• **GIVEN INSTRUCTION**: Using the article on corporate training philosophies below, explain in one to three sentences why Dr. Ware says most employees are ill-prepared to exhibit the four skills the executives ranked highest.

• **QUOTED TEXT**:
An
Introspective Look at Corporate Training Philosophies Discover
how companies are rethinking their employee-training philosophies
to meet the challenges of the new millennium.
In
1999, Integral Training Systems, Inc., (ITS) conducted a survey
of 60 Fortune 100 executives who are at or above the director
level. One of the questions asked of the group was: In looking
ahead to the new millennium, what skills will be most important
for employees to possess, and how prepared is the American workforce
to meet these demands? According to Dr. B. Lynn Ware, president
and CEO of Half Moon Bay, California-based ITS, a provider of
training-related software, education and consulting, the top
four skills selected from among 22 items (including a choice
termed, "knowledge of latest technical trends") were:
Business-minded and knows how the company makes a profit; Takes
responsibility for his/her own skill development; Demonstrates
an entrepreneurial spirit (can innovate and come up with ideas
to lead the company to success amongst global competition);
Knows how to sustain his/her own commitment during changing
and/or difficult times.
"Unfortunately,
most employees are ill-prepared to exhibit these skills,"
explains Dr. Ware, "because there are [few] role models
to follow, and employees have never formally learned how to
handle these tasks [in any other situation]."
To
solve the problem, many companies are choosing to develop their
staffs from within, rather than trying to find the optimal job
candidate from the dwindling labor pool, especially in the rapidly
evolving high-technology field. Whether it means sending their
employees out to be trained, sitting them down in front of a
videoconferencing set-up, or bringing in corporate trainers,
companies nationwide are waking up to the fact that preparing
for the new millennium and maintaining their "edge,"
requires that their employees be top-notch in their respective
fields.
The
Driving Force
According
to Training magazine, an industry publication that monitors
trends, the five-year trend in budgeted training dollars revealed
total spending was up 26 percent since 1993, and budgeted spending
on formal training by U.S. organizations with 100 or more employees
totaled $60.7 billion in 1998, reflecting a 3.6 percent rise
over 1997, and a 26 percent since 1993. The average organization's
training budget was seven times more likely to have increased
in 1998 than to have been cut (35 percent vs. 5 percent). And
firms with more than 500 employees were more likely than the
smallest organizations to have cut training budgets.
Overall,
U.S. firms have simply been forced into training by an onslaught
of economic, technological and demographic changes. The demands
of flexible high-tech manufacturing require an agile new breed
of skilled workers - those who can write a memo to the company's
engineering division as swiftly as they can adjust a computer-controlled
welding machine. Corporate downsizing and proliferating computer
technology have thinned the ranks of middle management and created
a need for retooled executives whose main job is "empowering"

[Dataset entries]
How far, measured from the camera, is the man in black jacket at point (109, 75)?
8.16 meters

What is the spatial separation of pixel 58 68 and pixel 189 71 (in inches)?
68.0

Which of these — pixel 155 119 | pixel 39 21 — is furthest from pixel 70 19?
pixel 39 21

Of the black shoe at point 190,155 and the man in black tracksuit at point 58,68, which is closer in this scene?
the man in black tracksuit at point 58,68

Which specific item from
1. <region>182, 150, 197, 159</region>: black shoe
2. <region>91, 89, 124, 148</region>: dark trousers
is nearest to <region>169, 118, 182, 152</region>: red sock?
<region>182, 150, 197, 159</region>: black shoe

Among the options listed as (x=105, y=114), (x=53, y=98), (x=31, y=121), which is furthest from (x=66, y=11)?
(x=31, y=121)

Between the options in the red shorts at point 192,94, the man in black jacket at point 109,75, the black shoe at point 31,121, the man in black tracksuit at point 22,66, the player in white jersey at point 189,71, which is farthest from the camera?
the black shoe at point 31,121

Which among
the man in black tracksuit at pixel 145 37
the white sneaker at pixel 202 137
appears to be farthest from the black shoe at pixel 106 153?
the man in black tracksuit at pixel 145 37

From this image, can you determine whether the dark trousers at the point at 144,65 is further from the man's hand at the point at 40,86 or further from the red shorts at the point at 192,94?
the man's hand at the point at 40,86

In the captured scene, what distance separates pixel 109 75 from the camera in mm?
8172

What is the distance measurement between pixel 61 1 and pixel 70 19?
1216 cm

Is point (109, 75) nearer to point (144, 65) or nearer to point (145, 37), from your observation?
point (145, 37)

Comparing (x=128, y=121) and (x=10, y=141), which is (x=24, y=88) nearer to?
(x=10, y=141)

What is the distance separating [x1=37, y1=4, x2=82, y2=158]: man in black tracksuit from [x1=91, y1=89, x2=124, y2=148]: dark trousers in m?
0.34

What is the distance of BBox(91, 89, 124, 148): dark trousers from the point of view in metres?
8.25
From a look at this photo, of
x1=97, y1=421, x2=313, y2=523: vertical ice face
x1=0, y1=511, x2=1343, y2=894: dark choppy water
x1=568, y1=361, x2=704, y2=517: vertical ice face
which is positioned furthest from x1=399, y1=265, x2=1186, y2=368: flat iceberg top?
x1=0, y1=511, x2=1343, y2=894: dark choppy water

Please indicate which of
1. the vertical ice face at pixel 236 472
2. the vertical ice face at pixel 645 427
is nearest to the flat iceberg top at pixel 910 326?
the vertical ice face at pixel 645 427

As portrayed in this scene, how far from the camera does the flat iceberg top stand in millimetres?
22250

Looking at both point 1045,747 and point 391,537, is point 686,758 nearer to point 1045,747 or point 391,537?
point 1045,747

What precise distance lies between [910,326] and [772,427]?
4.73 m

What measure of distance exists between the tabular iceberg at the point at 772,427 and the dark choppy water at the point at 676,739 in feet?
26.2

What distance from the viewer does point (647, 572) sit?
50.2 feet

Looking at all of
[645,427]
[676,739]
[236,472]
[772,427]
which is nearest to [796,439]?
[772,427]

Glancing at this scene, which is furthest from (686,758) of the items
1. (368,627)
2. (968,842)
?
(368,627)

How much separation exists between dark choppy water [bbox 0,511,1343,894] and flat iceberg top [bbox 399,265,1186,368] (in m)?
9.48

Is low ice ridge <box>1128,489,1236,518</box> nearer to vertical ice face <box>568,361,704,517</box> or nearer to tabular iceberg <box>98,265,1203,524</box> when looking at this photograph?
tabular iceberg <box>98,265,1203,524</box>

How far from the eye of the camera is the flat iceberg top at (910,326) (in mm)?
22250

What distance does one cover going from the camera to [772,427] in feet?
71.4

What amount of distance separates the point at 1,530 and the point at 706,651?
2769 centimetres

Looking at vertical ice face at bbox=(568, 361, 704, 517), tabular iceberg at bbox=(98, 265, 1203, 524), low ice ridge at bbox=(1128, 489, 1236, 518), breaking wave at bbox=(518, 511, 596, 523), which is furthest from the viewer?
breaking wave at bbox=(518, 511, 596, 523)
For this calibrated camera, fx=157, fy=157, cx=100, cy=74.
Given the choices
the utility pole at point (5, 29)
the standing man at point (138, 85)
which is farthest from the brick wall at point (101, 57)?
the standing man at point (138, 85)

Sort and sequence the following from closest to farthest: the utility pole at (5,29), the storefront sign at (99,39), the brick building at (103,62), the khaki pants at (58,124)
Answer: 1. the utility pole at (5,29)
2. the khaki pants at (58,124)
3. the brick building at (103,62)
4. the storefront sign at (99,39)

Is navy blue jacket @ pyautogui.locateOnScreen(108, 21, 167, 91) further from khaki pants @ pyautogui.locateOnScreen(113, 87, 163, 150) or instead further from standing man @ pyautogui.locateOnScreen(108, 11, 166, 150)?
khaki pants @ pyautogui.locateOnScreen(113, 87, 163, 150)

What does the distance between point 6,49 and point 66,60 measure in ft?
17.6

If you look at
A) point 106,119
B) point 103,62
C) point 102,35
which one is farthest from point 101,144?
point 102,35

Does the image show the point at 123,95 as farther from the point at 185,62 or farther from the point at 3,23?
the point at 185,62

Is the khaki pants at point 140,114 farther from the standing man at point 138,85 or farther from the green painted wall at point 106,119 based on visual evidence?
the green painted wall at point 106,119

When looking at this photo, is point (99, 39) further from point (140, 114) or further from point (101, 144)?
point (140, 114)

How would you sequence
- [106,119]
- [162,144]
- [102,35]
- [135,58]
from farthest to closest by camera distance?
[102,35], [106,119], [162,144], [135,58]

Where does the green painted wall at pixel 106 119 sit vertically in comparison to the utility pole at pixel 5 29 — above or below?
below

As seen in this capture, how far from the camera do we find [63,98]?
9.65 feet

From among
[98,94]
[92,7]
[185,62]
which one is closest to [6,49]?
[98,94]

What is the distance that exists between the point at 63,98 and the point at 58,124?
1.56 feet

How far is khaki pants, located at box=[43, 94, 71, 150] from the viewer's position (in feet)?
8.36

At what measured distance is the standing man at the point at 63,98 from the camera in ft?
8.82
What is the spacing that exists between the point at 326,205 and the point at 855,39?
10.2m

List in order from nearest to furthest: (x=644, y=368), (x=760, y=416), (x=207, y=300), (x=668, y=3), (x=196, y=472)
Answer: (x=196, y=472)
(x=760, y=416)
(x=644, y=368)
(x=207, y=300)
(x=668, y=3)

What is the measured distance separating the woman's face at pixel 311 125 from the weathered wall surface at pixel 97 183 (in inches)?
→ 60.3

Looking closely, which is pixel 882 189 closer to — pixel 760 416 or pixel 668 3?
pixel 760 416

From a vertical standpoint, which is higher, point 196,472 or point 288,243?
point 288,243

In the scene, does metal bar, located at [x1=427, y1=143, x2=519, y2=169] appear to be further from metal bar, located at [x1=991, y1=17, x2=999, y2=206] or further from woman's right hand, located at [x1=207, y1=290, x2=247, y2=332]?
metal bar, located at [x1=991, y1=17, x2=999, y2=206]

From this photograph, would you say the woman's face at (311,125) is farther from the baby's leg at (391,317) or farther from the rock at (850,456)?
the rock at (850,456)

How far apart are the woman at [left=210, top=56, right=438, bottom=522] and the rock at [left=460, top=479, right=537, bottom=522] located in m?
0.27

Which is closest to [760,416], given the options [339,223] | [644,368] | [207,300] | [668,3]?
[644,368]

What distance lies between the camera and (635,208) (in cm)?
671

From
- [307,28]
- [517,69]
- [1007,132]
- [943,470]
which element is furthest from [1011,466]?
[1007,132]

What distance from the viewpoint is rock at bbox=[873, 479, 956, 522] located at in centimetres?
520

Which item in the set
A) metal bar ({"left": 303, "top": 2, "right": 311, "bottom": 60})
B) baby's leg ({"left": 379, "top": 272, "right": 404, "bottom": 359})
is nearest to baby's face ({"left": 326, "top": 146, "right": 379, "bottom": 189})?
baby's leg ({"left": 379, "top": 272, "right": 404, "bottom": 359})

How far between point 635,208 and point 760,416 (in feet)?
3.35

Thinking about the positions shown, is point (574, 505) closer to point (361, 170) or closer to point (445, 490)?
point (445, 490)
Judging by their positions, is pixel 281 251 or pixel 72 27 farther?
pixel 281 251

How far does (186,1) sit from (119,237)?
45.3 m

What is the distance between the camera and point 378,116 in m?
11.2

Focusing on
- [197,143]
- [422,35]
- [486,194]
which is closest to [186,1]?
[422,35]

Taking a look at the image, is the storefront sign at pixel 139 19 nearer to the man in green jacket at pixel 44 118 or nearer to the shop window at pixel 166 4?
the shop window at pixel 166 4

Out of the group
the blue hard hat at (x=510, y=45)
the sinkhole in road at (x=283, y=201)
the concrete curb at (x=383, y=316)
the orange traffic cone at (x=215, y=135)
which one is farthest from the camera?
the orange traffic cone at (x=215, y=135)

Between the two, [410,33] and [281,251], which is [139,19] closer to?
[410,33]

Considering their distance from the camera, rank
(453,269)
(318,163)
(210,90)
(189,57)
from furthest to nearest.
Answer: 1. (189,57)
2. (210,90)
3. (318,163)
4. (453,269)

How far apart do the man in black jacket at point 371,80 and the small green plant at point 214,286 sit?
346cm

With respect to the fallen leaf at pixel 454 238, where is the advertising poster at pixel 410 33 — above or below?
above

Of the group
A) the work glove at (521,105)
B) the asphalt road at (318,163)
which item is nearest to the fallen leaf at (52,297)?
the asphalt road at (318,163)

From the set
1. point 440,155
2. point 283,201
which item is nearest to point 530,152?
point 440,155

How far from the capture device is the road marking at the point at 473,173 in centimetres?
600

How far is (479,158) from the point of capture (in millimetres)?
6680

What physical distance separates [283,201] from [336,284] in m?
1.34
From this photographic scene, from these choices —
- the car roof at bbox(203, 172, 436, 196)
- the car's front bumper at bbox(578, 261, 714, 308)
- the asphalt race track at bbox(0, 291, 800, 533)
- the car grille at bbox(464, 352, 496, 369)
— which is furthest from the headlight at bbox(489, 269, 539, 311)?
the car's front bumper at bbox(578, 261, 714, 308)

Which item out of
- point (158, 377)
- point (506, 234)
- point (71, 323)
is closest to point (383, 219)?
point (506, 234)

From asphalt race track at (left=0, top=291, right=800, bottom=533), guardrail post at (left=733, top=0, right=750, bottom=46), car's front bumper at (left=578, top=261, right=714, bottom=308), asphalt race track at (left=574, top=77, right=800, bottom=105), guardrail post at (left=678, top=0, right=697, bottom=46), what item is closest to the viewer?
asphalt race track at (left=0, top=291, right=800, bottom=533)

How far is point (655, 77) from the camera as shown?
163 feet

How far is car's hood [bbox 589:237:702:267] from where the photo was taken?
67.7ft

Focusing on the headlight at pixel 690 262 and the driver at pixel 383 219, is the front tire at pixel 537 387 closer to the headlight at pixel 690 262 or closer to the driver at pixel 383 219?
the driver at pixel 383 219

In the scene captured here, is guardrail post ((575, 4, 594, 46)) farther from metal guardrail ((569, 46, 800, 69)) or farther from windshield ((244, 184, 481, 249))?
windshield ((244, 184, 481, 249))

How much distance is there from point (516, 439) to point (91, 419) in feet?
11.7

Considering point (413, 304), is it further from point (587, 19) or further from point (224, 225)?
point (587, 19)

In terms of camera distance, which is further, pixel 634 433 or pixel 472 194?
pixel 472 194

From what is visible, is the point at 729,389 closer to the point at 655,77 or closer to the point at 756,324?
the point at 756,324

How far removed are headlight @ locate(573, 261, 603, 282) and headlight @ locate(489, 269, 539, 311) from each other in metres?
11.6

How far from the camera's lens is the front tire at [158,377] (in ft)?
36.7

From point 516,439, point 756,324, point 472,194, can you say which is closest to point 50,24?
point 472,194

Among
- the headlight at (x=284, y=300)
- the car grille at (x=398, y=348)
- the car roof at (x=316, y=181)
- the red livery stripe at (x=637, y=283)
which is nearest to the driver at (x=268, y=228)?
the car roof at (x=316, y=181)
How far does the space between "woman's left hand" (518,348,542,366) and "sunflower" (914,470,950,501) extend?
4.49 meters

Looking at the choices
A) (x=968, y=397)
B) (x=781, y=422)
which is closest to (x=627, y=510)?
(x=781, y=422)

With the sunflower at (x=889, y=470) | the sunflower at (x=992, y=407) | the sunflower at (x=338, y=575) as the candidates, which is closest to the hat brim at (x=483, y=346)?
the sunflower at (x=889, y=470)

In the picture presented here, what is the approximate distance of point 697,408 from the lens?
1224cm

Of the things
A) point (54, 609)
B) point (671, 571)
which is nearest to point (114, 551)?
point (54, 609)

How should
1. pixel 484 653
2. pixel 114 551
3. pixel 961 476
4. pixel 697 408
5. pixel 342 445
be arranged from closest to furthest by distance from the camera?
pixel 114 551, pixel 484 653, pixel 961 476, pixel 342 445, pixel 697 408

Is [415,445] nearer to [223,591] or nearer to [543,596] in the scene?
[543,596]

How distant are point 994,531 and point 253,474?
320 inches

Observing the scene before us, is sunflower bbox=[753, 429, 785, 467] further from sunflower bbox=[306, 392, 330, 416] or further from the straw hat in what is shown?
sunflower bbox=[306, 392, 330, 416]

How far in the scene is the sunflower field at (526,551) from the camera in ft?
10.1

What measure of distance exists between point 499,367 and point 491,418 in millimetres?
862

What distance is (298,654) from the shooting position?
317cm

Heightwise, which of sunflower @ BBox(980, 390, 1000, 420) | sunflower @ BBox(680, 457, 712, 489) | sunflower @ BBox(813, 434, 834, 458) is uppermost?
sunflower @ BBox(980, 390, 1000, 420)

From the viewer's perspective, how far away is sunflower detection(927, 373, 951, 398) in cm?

• **EXERCISE ANSWER**: Dr. Ware says there are few role models for employees to follow. Employees have also never formally learned how to handle these tasks in any other situation.